Which increased only further as news reports from around the globe tumbled in one on top of the other detailing the arrests of men almost no one besides the intelligence professional steeped in the arcana of al Qaeda fully understood. And even among the pros, there were doubt and debate about which of the arrested men were players and which were lackeys and factotums. There was the hulking computer geek who received $170 a month from al Qaeda to cover the rent on his house. There was the man who went by the name "Ahmed the Tanzanian," suspected of plotting the attack on two U.S. embassies in Africa in 1998. And there was the man described as a nephew of the 9/11 mastermind, Khalid Shaikh Mohammed, and the cousin of the man who plotted the 1993 bombing of the World Trade Center, suggesting an al Qaeda subplot that seems like nothing so much as a demented version of All in the Family.

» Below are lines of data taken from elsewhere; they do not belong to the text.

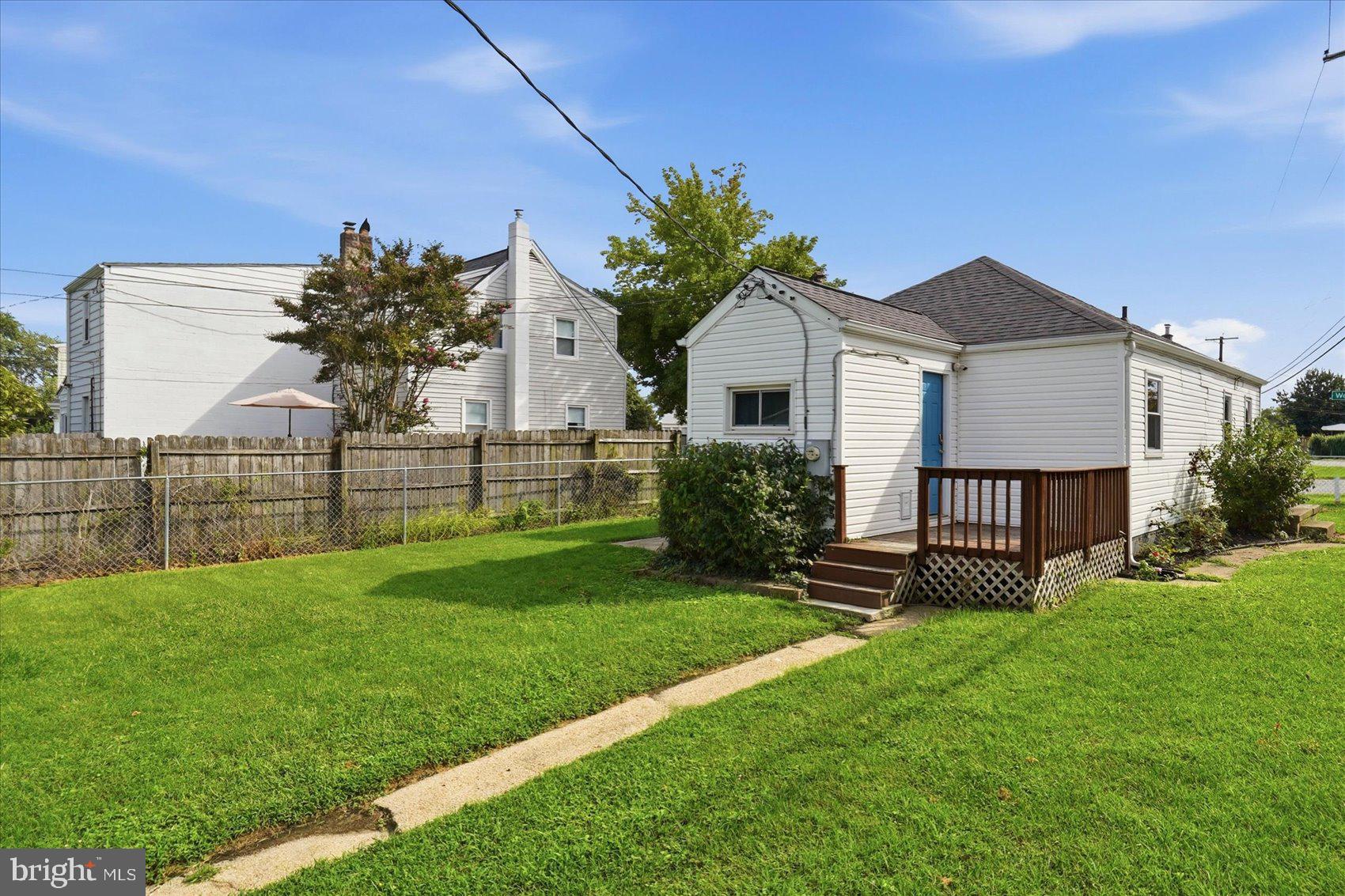 2421 Woodridge Road Sparrows Point, MD 21219 - Photo 23 of 30 Gallery Image 23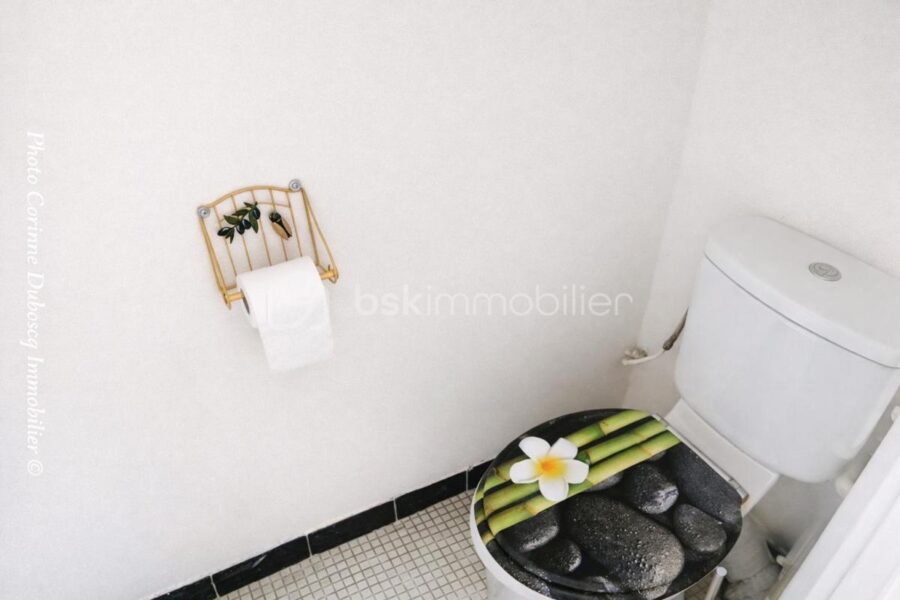 Appartement à vendre à Paris 13e arrondissement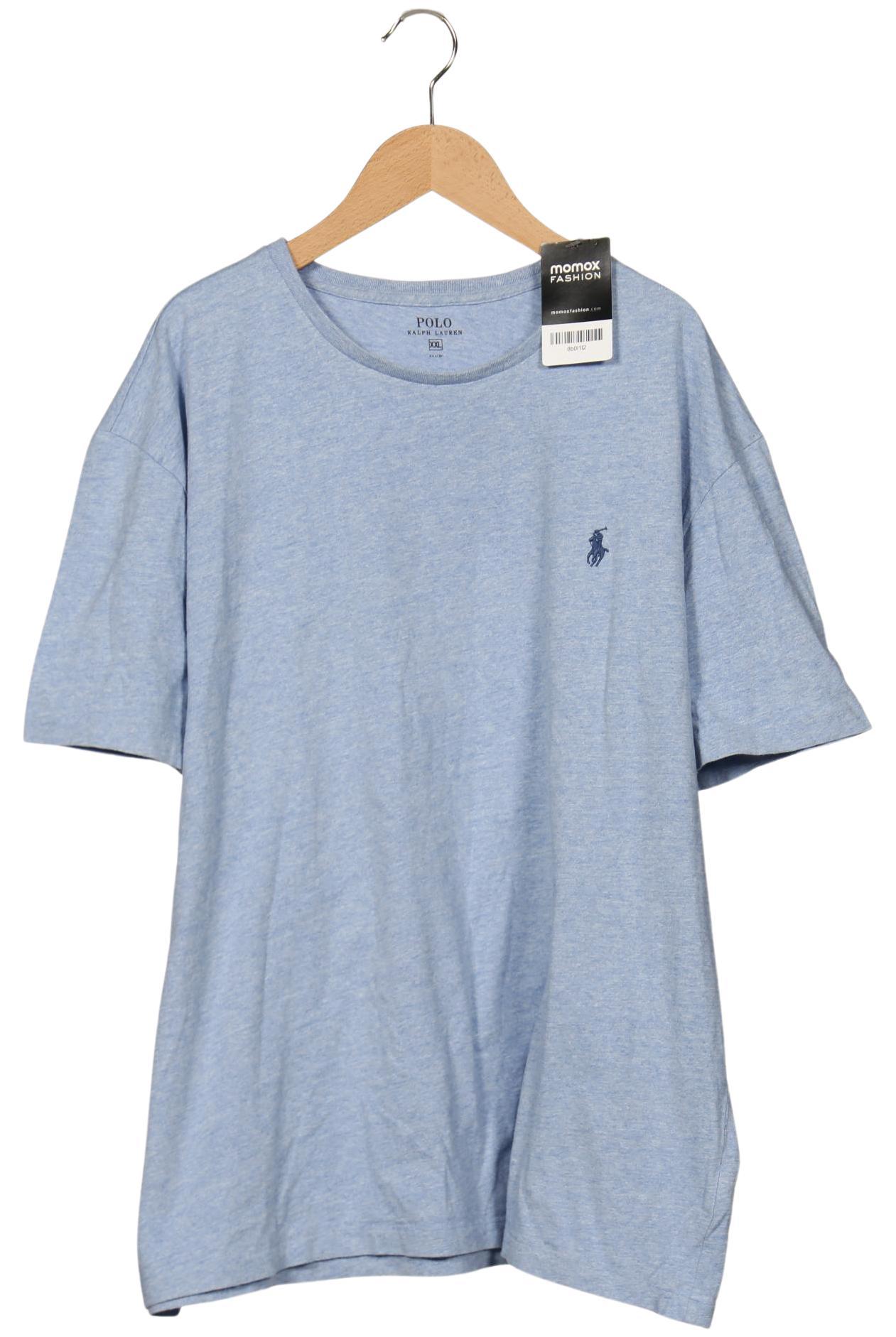 

Polo Ralph Lauren Herren T-Shirt, blau, Gr. 56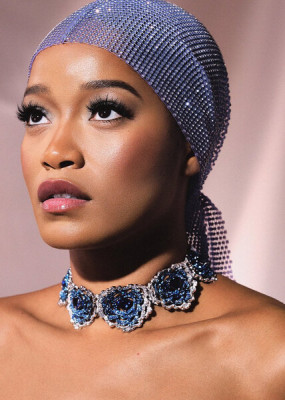 Keke Palmer pic #1303647
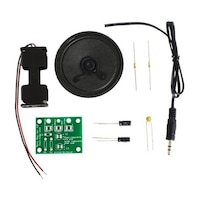 DFRobot モノラルアンプ基板キットV3.0 KITRONIK2165+2154C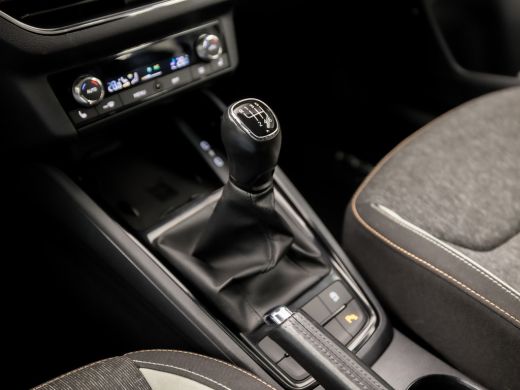 Skoda Scala 1.0 TSI Sportline (VIRTUAL COCKPIT, APPLE CARPLAY, GROOT NAVI, CLIMATE, STOELVERWARMING, SPORTSTO... ActivLease financial lease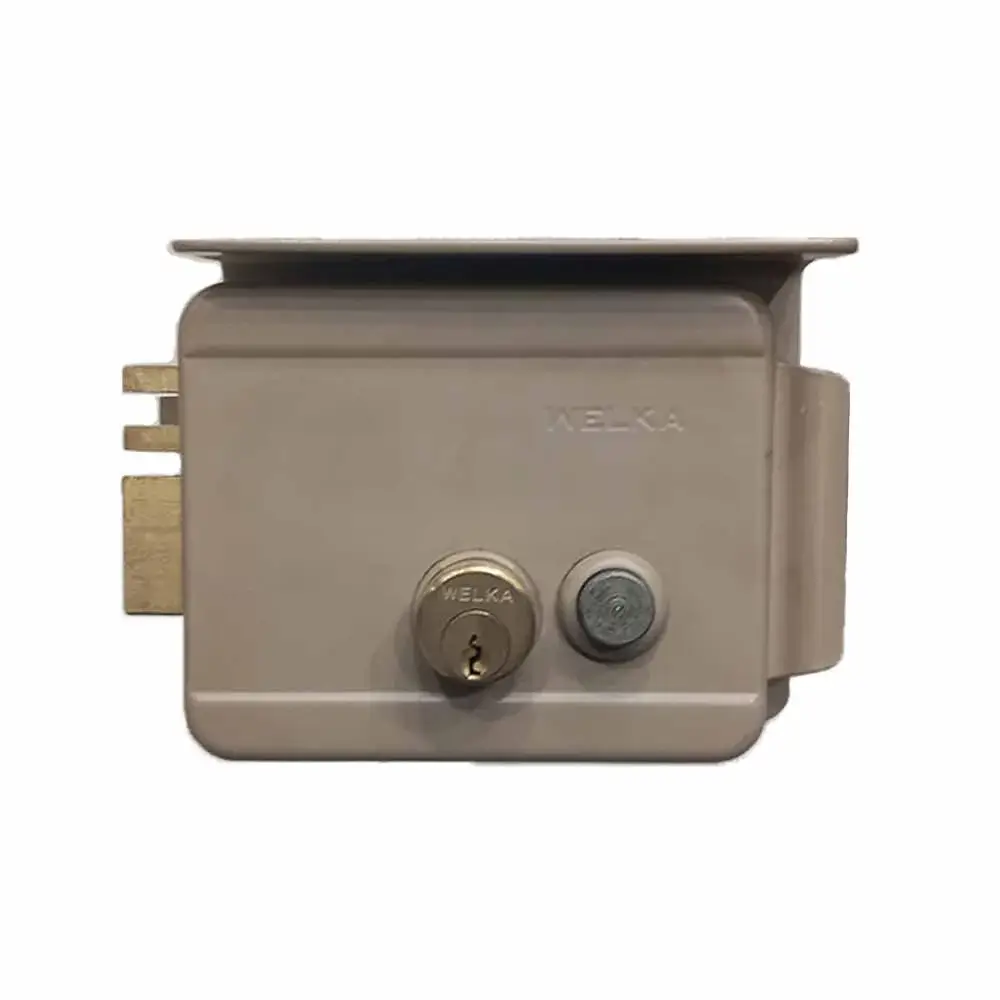 Electric Lock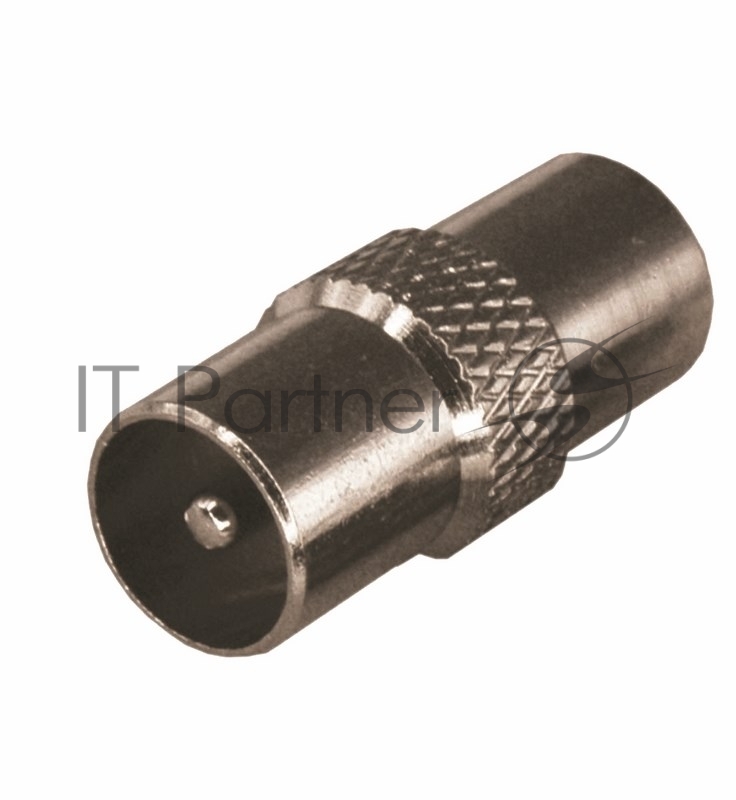 Переходник штекер Rexant TV-штекер TV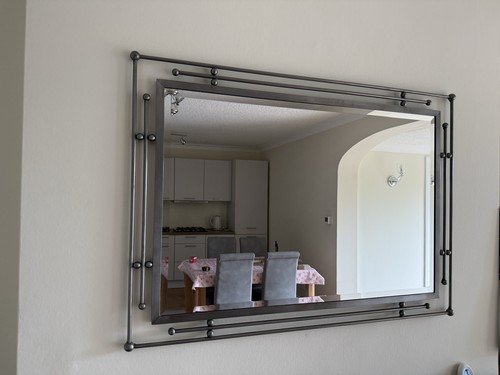 Ikea mirror - ikea,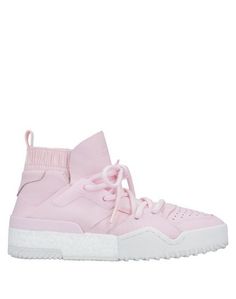 Высокие кеды и кроссовки Adidas Originals By Alexander Wang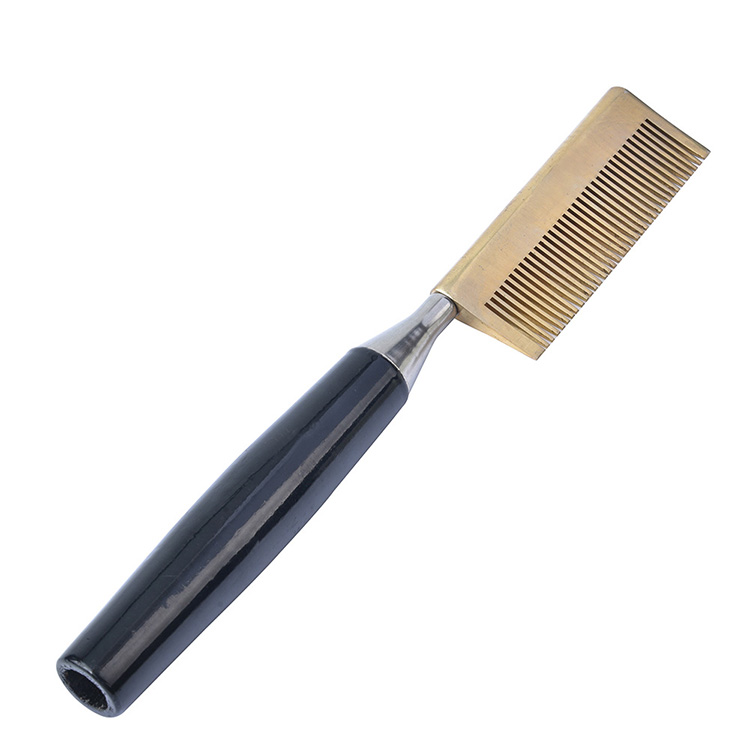 Hair Pressing Comb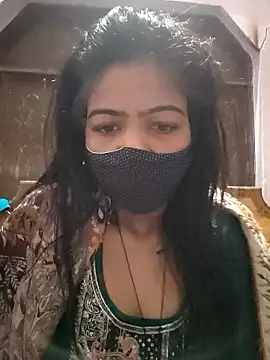 Paakhi-Singh online show from 01/13/26, 11:54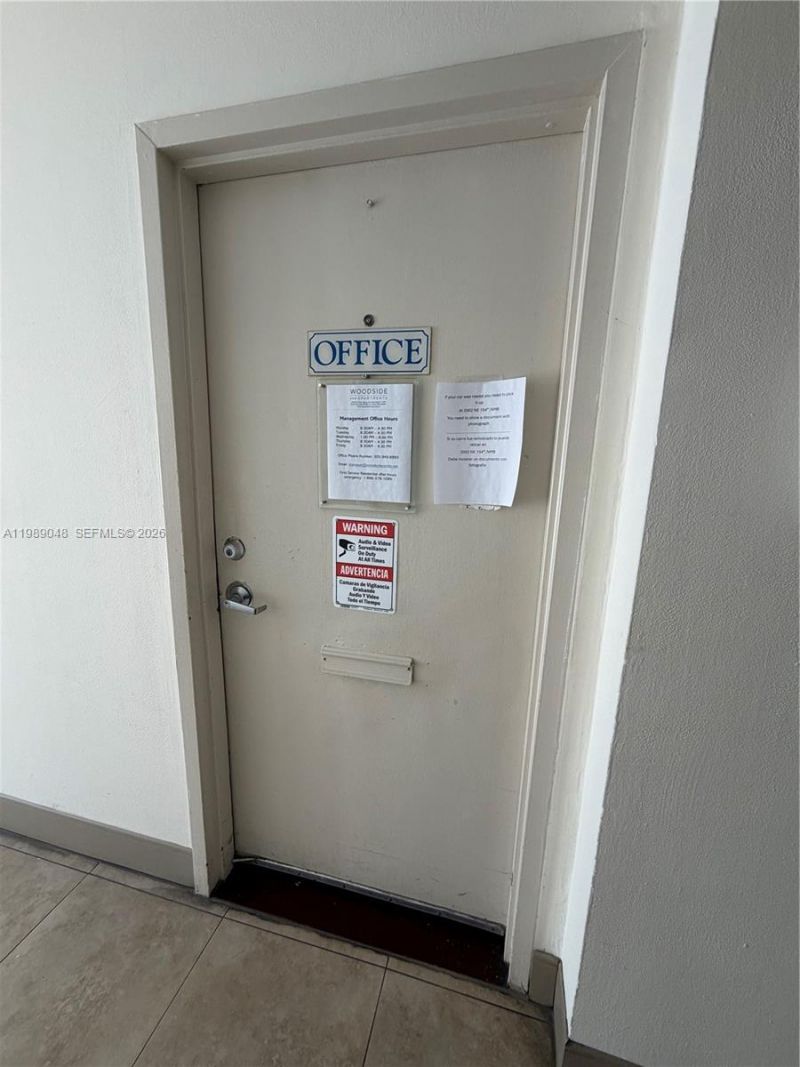 16851 NE 23rd Ave , Unit A217, North Miami Beach, FL 33160 Photo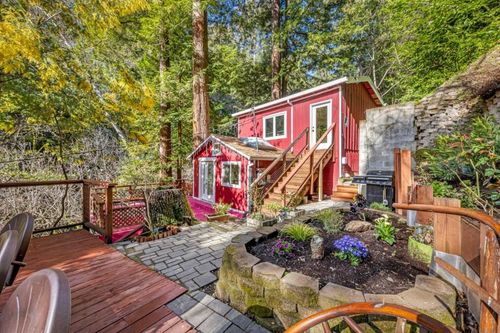 19495 Beardsley Rd, Los Gatos, CA, 95033-9577 | Card Image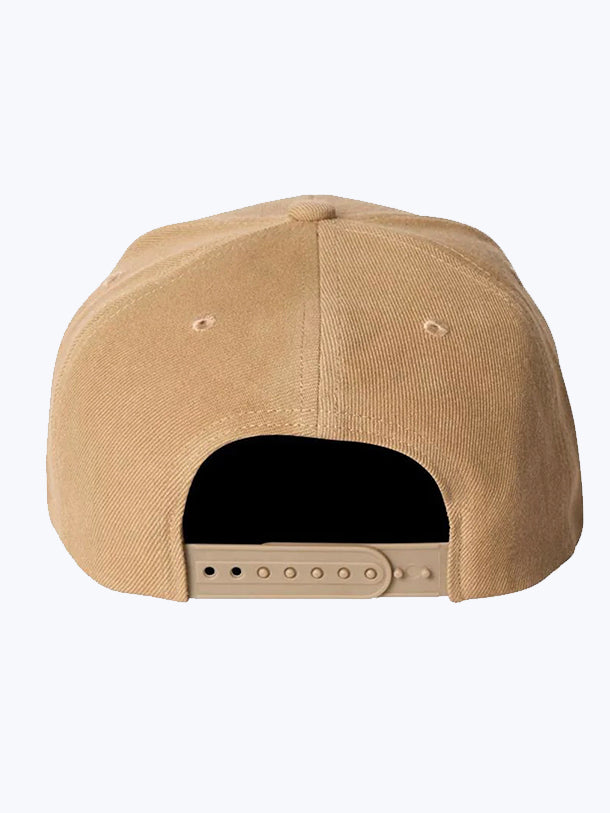 Alpha Square Netlpus MP Snapback Hat - Adjustable Flat Brim Baseball Cap for Men & Women - Perfect for Streetwear, Sports, and Outdoor Activities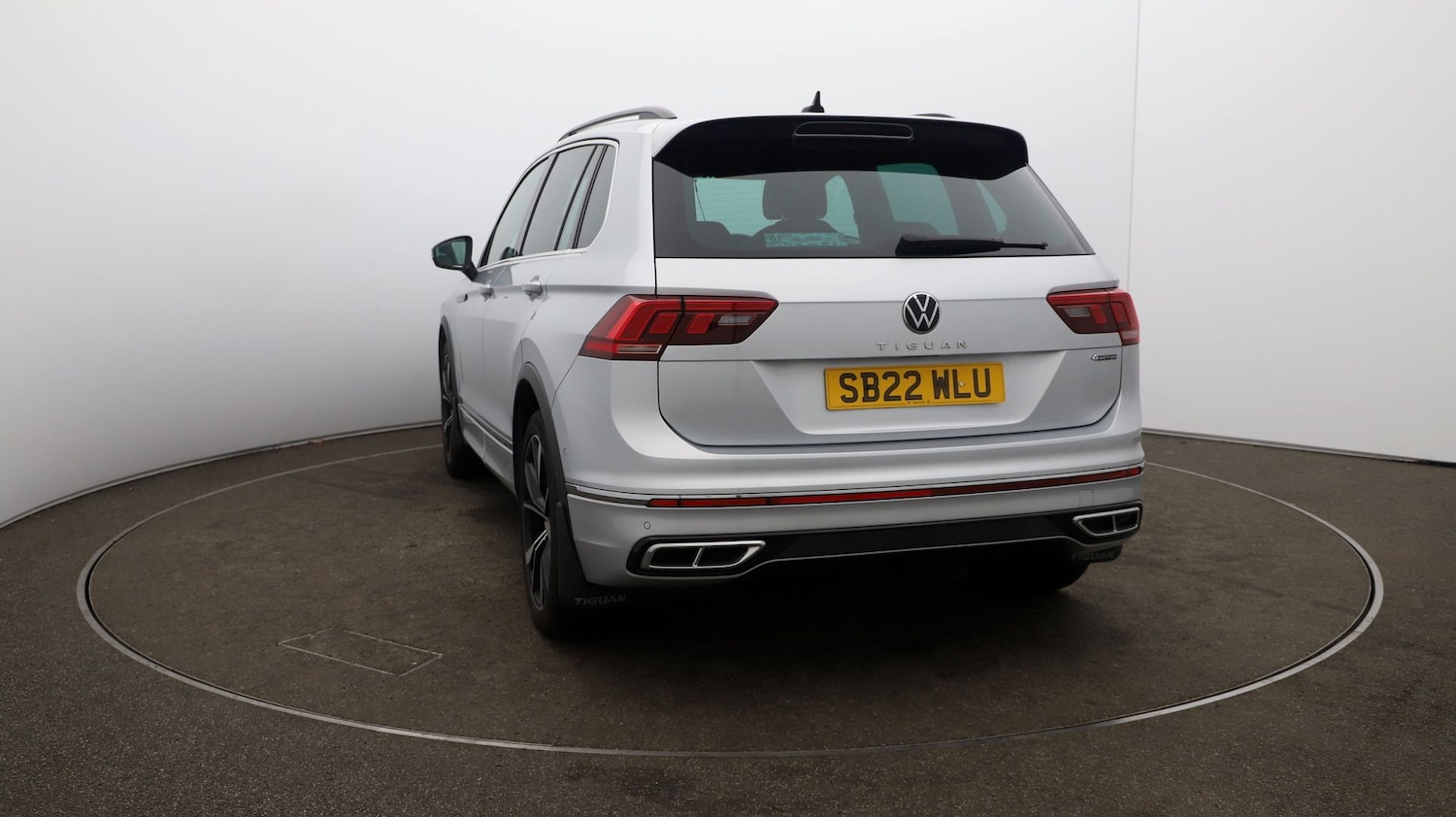 Used Volkswagen Tiguan 2022 for sale - 77113214: Photo 27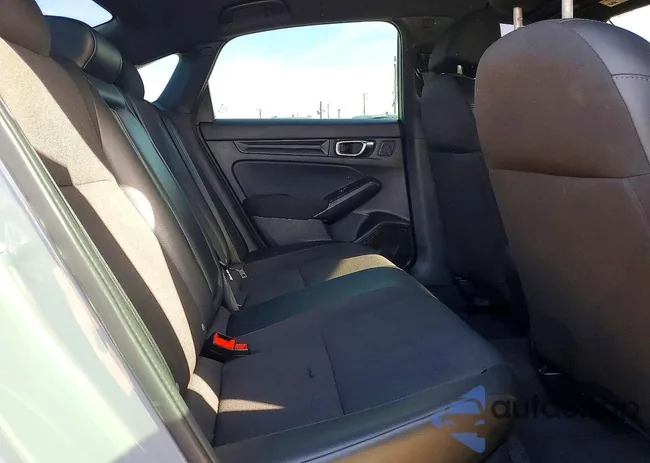 2HGFE2F50SH51039X: 79772005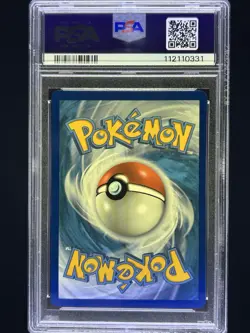 Togekiss VMAX FA Secret Rare Vivid Voltage 191/185 Pokemon Card PSA 10 - Image 2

With all the story lines and subplots, the confusion is understandable. But underlying it all is a heretofore-quiet evolution on the part of a nation many senior military commanders refer to as America's most important partner in the war on terrorism: Pakistan. Back in early May, not long after two assassination attempts on President Pervez Musharraf, Pakistan stepped up its efforts against al Qaeda, deploying a unit of elite Special Forces to rout al Qaeda and its supporters out of the remote tribal lands that stretch for hundreds of miles along the Afghan border. Publicly, U.S. commanders crowed about their new "hammer and anvil" strategy, using the Pakistani hammer to drive al Qaeda elements across the border, where U.S. Special Forces in advanced "A camps" would capture or kill them. Privately, some commanders expressed reservations about the Pakistanis' determination. Many soldiers in the Pakistani 11th Corps, which worked with the elite 88th Brigade, had family members in the tribal lands, particularly in remote Waziristan, and word of many early raids leaked, the incursions producing nothing but resentment among Pashtun tribal members. Worse, the most ambitious raid on a suspected al Qaeda stronghold resulted in the deaths of nearly 50 Pakistani troops; eight of them, taken hostage, were shot at point-blank range. In Washington and at the upper levels of the U.S. Central Command, which was banking on the hammer-and-anvil strategy, doubts grew about the Pakistanis' resolve.